The former governor of Mexico’s troubled western state of Jalisco was shot dead on Friday, marking the latest of a series of violent attacks in a country already plagued by drug-related gangs.
Aristoteles Sandoval was killed in an attack at 1.40am (07:40 GMT) in a restaurant’s toilet in the Pacific coast resort of Puerto Vallarta, according to the state attorney general, Gerardo Octavio Solis.
The killer waited until Sandoval left a table he was sharing with three other people, before shooting him several times in the back.
Solis said that although only one gunman fired at Sandoval, he may have been accompanied by as many as nine accomplices who waited outside the restaurant.
State officials said Sandoval had 15 police bodyguards assigned to him as well as bulletproof vehicles.
Two of the bodyguards were present, but were outside the restaurant when the attack took place.
Jalisco is the heartland of one of Mexico’s most powerful criminal gangs, the Jalisco New Generation Cartel.
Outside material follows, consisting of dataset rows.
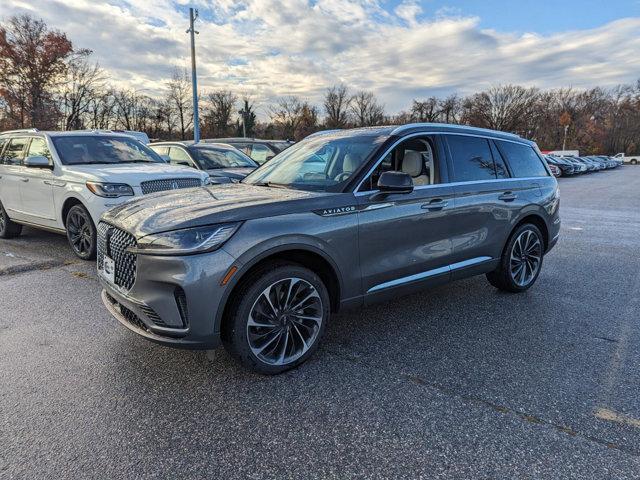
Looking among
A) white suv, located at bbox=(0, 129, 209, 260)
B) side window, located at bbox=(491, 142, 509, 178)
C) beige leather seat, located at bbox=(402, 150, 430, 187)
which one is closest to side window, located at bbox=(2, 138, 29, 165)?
white suv, located at bbox=(0, 129, 209, 260)

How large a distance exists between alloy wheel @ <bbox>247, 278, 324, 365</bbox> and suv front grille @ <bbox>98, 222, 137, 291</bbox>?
871 millimetres

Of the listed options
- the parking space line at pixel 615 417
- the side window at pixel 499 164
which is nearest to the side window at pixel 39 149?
the side window at pixel 499 164

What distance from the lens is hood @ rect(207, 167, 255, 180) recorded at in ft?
30.2

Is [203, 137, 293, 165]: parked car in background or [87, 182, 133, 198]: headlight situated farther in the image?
[203, 137, 293, 165]: parked car in background

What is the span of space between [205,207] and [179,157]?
7.80m

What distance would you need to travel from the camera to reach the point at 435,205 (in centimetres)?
387

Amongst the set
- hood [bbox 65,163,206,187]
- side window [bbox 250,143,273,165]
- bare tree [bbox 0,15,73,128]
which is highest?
bare tree [bbox 0,15,73,128]

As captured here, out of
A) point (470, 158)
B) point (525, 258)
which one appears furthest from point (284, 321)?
point (525, 258)

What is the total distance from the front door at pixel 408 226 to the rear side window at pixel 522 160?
121 cm

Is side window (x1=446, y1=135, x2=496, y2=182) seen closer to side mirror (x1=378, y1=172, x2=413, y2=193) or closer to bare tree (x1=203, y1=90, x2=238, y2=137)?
side mirror (x1=378, y1=172, x2=413, y2=193)

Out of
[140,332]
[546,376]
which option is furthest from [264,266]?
[546,376]

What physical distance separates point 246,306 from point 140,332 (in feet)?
2.36

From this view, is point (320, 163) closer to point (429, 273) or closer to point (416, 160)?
point (416, 160)

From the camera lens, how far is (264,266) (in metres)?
2.98
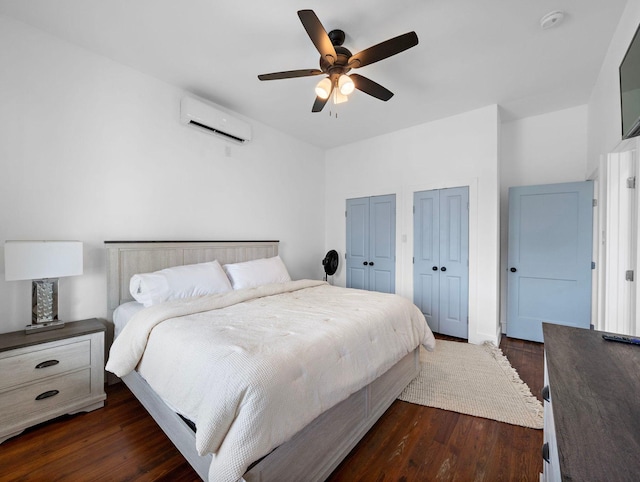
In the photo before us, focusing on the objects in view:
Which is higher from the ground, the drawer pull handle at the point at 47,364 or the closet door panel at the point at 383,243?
the closet door panel at the point at 383,243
The gang controls much of the state since it rose to power during the former governor’s term from 2013 to 2018.
“This assassination could mark the start of a real season of political violence to Mexico,” said Al Jazeera’s John Holman, reporting from Mexico City.
The country is going to hold its biggest election in July next year and the run-up to the polls usually marks the time when “criminal groups try to position their own candidate and they often do that by murdering rivals”, he added.
Mexico has been marred by gang violence for years.
More than 34,500 murders were reported last year, but the country already set a new record as during the first six months of 2020 there were more than 17,400 murders – a 1.7 percent increase compared with the same period last year.
The investigation into Sandoval’s killing is not going to be easy as the restaurant’s staff cleaned up the crime scene and even removed security cameras, said Holman.